Any animals that were out there have been taken out of the system. We mopped up 36 cases this year and we expect the levels to fall next year," said Mr Hanley.

He said he believed BSE cases in the Republic were being detected earlier and they were coming out of the system more quickly than before.

He said he had been told by Department sources they expected an increase in BSE numbers this year, but by next year the problem should "literally almost vanish".

The number of cases of salmonella more than doubled in the Southern Health Board area last summer when vast quantities of poultry were imported from abroad to meet demand for poultry after the BSE crisis broke.

The association's president, Mr Dooge, who is also a food safety officer with Cork Corporation, told the congress the number of cases of salmonella jumped from 20 to around 50, an increase of more than 150 per cent.

Examination of chicken products imported from Britain found three positive samples of salmonella enteriditis, because Britain France, Germany and Italy to crated levels of salmonella which would not be allowed here.
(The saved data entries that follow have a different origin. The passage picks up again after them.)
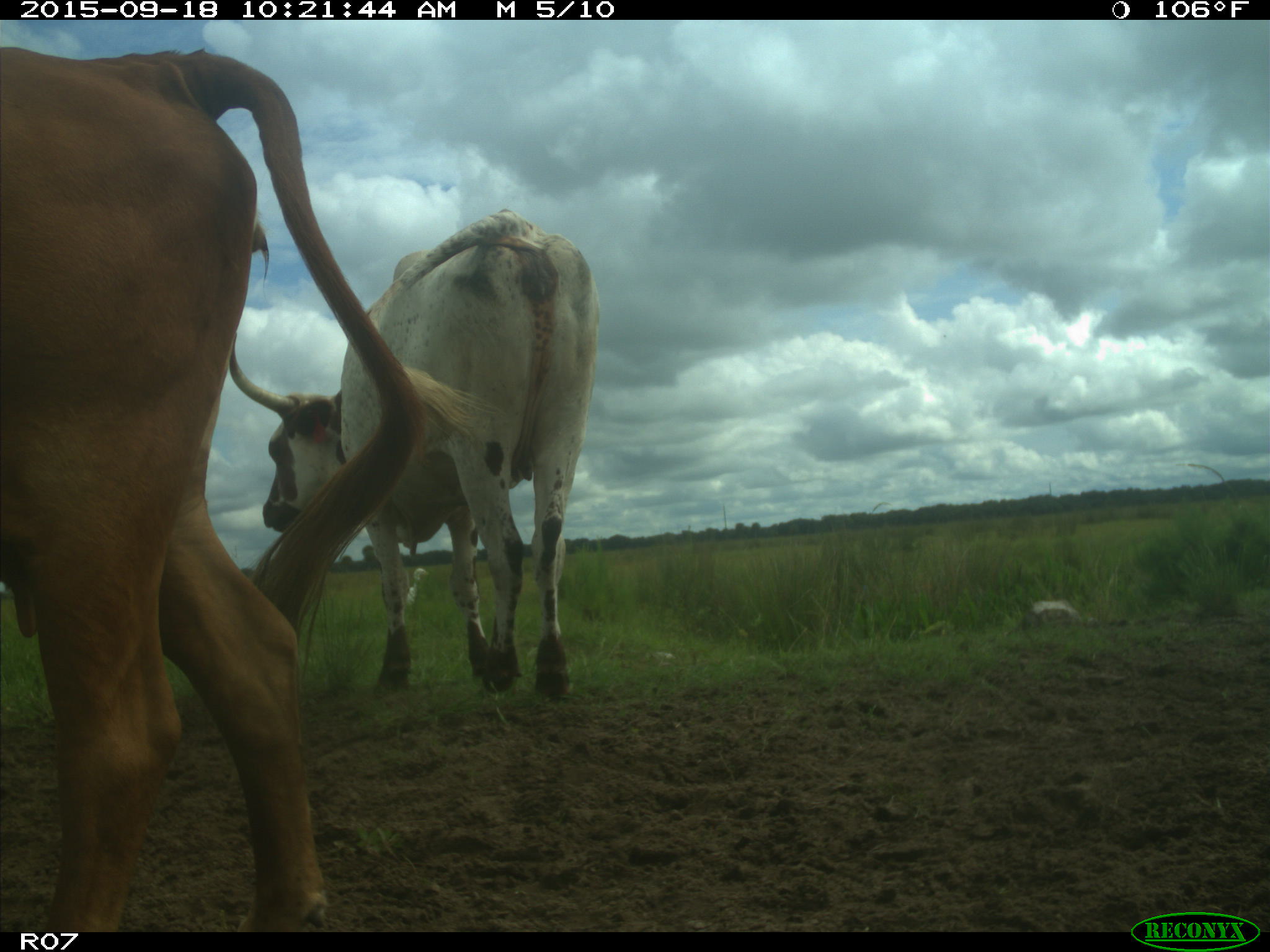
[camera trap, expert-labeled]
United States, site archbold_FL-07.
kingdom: Animalia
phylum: Chordata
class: Mammalia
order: Artiodactyla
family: Bovidae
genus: Bos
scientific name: Bos taurus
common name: domestic cow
Bos taurus (domestic cow).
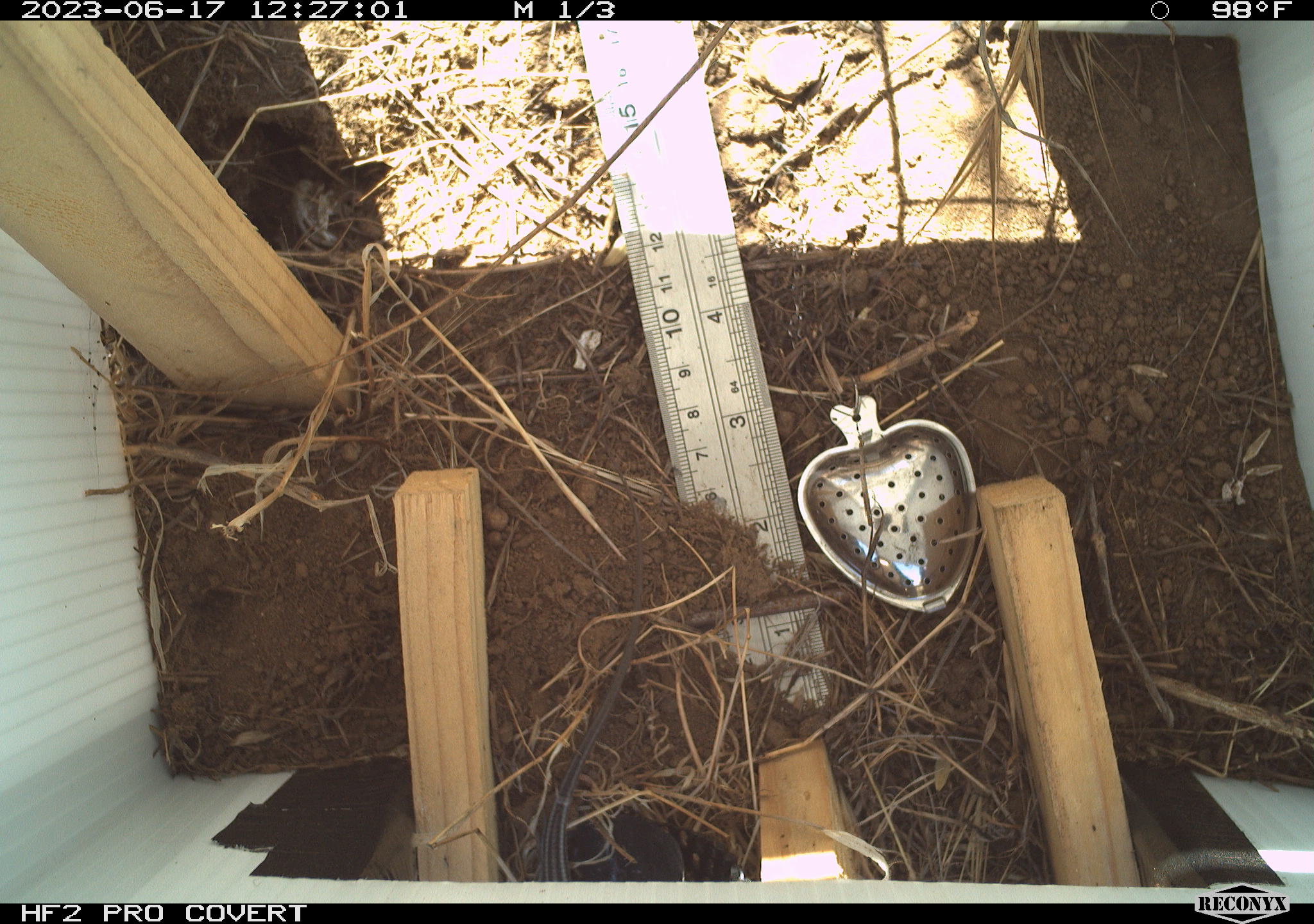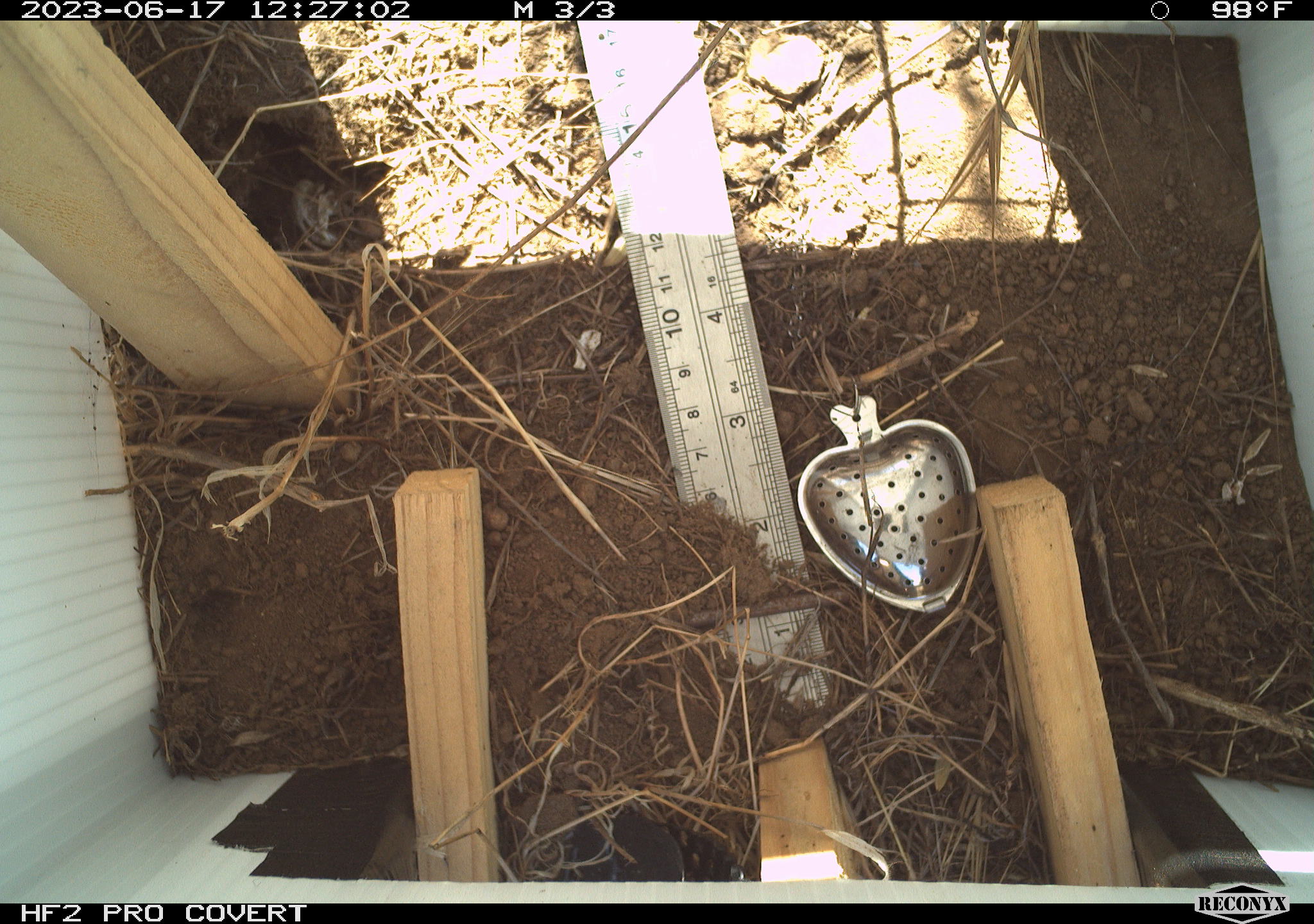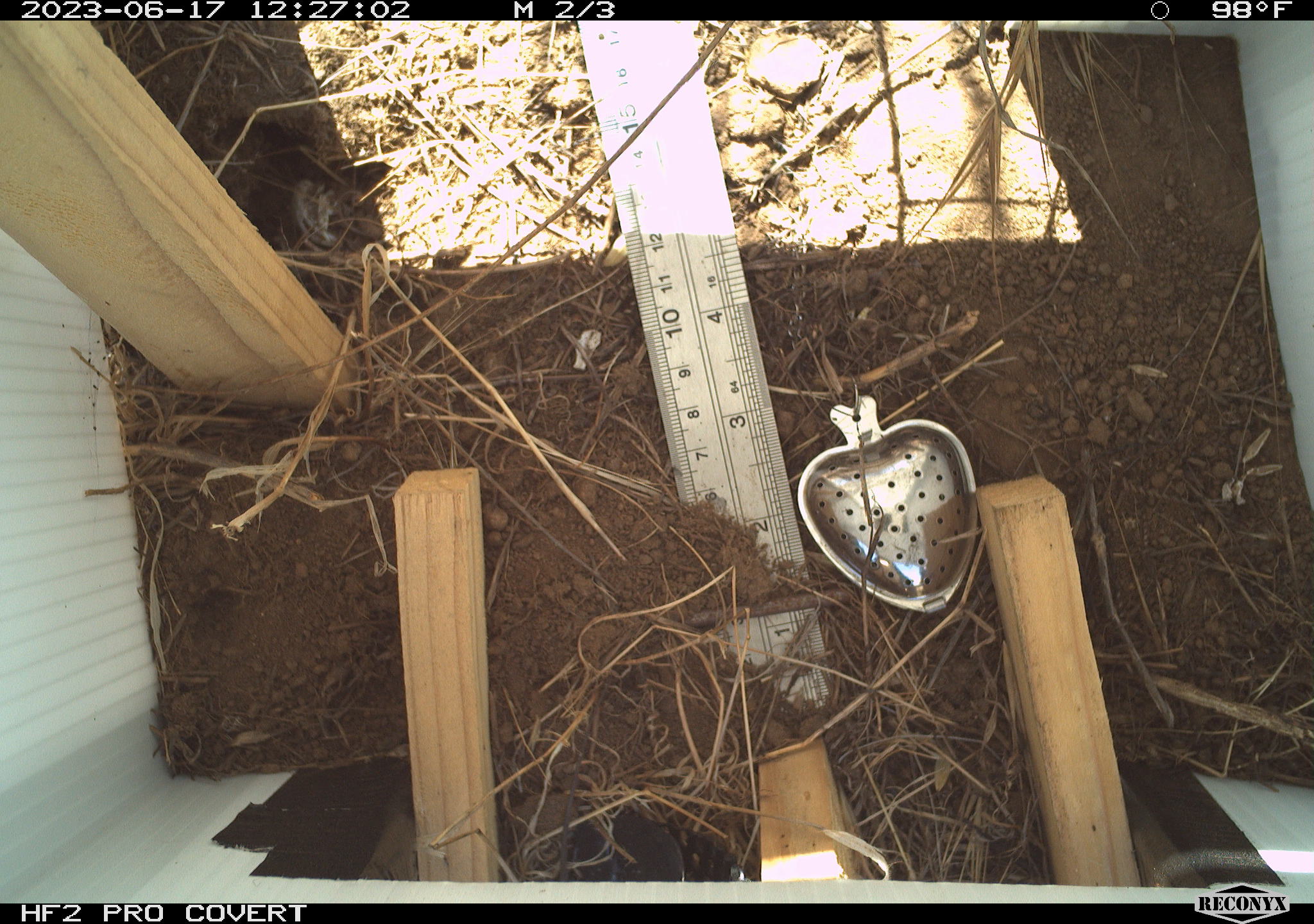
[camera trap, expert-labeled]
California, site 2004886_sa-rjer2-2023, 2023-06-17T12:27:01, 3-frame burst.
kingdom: Animalia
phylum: Chordata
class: Reptilia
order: Squamata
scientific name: Squamata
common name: lizards and snakes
"We have in this country a voluntary code of practice which voluntarily removes any breeding, broiler or egg flock found to be infected with salmonella," said Mr Dooge.

The poultry industry in Britain would be wiped out overnight if this code of practice was put in place there, he said.

The IVA last night elected a new president, Mr Aidan Foley from Kells, Co Meath, and today the IVU is expected to elect its first woman president, Ms Ann Scanlon, a vet who works in Co Meath.